"Um-Shmum. This is the first thing that came to my mind when I received the following text message from a friend yesterday: 'Have I ever mentioned that I have contempt for Ban Ki-moon and the United Nations?' Of course, he was referring to yet another statement from the UN blaming Israel for the horrific terror attacks that we are suffering. Terror attacks which, over the past four months, have claimed an innocent life every four days. Innocents like Dafna Meir, a mother of six, slaughtered in her own home, in front of her children. Innocents like Shlomit Krigman, a beautiful young woman, just starting out in life, butchered while shopping in a supermarket near her grandparents' house. Innocents like my father, Richard Lakin, a retired elementary school principal, civil rights activist and grandfather of eight who was brutally shot and stabbed while riding a public bus home from a doctor's appointment.
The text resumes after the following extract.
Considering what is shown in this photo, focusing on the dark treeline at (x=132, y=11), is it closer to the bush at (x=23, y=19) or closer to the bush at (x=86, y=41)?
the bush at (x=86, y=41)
Um-Shmum (where um is the Hebrew acronymic pronunciation for 'U.N.', and the "shm"-prefix signifies dismissal, contempt or irony) is a phrase coined by the Israeli Minister of Defense David Ben-Gurion sixty years ago as a response to Prime Minister Moshe Sharett, who had stated in the previous cabinet session that if it hadn't been for the UN resolution of 1947, the State of Israel would not have been founded. According to Sharett's account in his diary, Ben-Gurion shouted: 'Not at all! Only the daring of the Jews founded this country, and not some Um-Shmum resolution.'...
Words are being used to incite to hatred, violence and terror. Words are being used to indoctrinate, radicalize, encourage and instruct young people to kill.
When the Secretary General of the United Nations justifies the vicious murder of innocent civilians, chalking it up to "Palestinian frustration," we need to be worried about his words, very worried. It would be a grave mistake to dismiss them with a simple Um-Shmum.